The better fit of the GLV over LV might be interpreted biologically as representing the cooperative nature of phage predation in a local spatial–temporal region. The ocean is a gel made up of particles ranging from colloids to marine snow (Alldredge *et al.*, 1986; Azam, 1998; Chin *et al.*, 1998). These particles represent high local concentrations of nutrients and microorganisms are known to chemotax to these particles (Blackburn *et al.*, 1998). Phage lysis of microorganisms on particles would create locally high concentrations of both predators and prey (i.e. a local deviation from spatially averaged mass action). The simultaneous release of many phage in the middle of such a microbial colony represents a cooperative effect. The local nature of blooms on a substrate leads to pockets of chain-reaction-type interactions. This is one possible way of achieving an effective cooperativity. Such local chain reactions have been historically modelled with higher order kinetics as a device to mimic the spatial inhomogeneity.

One consequence of adding the cooperativity function to the lysis event (δ*B*Φ^{2}) is that the decay exponent on Φ must match the exponent in the mass action terms to keep the populations oscillating (i.e. to maintain neutral stability of the *orbits*). This feature of the proposed model matches data on phage decay, which show that phage particles display rapid initial decay rates, which then decrease over time (Heldal & Bratbak, 1991; Mathias *et al.*, 1994) and result in very long-term viability of samples.

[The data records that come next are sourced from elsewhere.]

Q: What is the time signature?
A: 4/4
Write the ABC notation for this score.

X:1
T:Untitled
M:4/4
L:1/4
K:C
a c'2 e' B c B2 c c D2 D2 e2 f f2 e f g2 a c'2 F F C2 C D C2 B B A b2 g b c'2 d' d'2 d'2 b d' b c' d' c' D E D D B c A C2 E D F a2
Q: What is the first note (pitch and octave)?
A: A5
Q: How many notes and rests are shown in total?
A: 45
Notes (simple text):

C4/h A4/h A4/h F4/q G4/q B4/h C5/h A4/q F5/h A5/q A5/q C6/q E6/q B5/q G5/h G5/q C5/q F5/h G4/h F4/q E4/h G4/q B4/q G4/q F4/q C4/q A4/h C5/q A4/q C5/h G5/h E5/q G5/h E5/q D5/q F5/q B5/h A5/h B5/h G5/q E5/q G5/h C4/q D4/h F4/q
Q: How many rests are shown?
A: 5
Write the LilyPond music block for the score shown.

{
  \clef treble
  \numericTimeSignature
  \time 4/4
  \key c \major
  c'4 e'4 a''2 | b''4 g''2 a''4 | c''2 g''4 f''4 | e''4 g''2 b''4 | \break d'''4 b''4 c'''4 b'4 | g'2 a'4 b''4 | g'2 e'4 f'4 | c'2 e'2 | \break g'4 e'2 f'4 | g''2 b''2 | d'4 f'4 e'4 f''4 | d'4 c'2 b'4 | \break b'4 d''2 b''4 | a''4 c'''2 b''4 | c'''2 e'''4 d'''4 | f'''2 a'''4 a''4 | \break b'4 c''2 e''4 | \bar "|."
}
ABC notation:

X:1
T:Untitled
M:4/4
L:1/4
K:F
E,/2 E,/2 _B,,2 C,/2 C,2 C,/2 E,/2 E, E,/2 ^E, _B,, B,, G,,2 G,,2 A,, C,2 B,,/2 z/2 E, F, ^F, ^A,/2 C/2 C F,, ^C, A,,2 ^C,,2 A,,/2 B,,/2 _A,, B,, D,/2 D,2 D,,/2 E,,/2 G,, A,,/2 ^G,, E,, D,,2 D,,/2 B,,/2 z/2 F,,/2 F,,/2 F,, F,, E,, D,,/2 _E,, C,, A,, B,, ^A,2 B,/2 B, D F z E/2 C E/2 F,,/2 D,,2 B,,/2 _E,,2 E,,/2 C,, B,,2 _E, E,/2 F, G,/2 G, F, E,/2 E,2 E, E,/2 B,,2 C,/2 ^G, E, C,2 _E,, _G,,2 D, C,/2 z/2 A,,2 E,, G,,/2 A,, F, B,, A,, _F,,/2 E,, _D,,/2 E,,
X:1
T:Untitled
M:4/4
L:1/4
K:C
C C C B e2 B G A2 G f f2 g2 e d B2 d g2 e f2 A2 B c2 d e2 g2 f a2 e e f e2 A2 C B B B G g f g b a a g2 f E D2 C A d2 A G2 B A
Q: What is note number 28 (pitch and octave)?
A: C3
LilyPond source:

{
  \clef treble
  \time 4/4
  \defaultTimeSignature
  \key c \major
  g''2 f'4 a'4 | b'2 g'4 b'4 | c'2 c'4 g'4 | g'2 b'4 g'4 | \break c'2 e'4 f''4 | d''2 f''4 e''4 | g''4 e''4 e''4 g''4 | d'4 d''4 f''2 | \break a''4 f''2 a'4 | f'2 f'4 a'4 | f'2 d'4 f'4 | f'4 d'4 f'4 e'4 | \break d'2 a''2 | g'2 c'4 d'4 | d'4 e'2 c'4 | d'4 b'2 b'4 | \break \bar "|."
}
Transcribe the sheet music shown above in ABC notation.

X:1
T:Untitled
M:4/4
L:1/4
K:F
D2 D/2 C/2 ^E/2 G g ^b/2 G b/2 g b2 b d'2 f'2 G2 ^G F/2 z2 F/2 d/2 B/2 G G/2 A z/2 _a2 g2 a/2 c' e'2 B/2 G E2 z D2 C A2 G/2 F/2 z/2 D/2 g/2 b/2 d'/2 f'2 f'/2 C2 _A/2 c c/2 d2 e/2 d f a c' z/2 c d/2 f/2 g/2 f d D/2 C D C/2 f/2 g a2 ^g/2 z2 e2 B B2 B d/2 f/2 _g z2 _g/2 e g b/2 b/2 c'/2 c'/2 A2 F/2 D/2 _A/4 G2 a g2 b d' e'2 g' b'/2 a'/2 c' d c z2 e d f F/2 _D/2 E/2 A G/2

In the foregoing analysis, the goal was to reproduce a power law rank–abundance distribution using a simple model. However, the data in Table 1 might allow a lognormal fit instead. After all, the odds ratio represented by the differences of the errors makes a power law only about 10% more likely. The model with the first three assumptions above can also reproduce lognormal distributions, albeit with assumption four replaced by different dynamical equations instead of equation (2) or (3). With any dynamical equations, the model connects community structure and community dynamics and provides a tool for building more elaborate models. The neutral stability of the dynamics in equation (2) or (3) is not a necessary feature. Limit cycles traversing approximately the same orbit would make similar predictions and represent viable alternatives to the proposed model, which trades simplicity for structural stability. Fitting the model parameters α, β, γ and δ to a particular biome can be carried out with minimal information: total microbial and phage concentrations, most abundant microbial and phage concentrations, and the time between blooms of the same phage–host pair.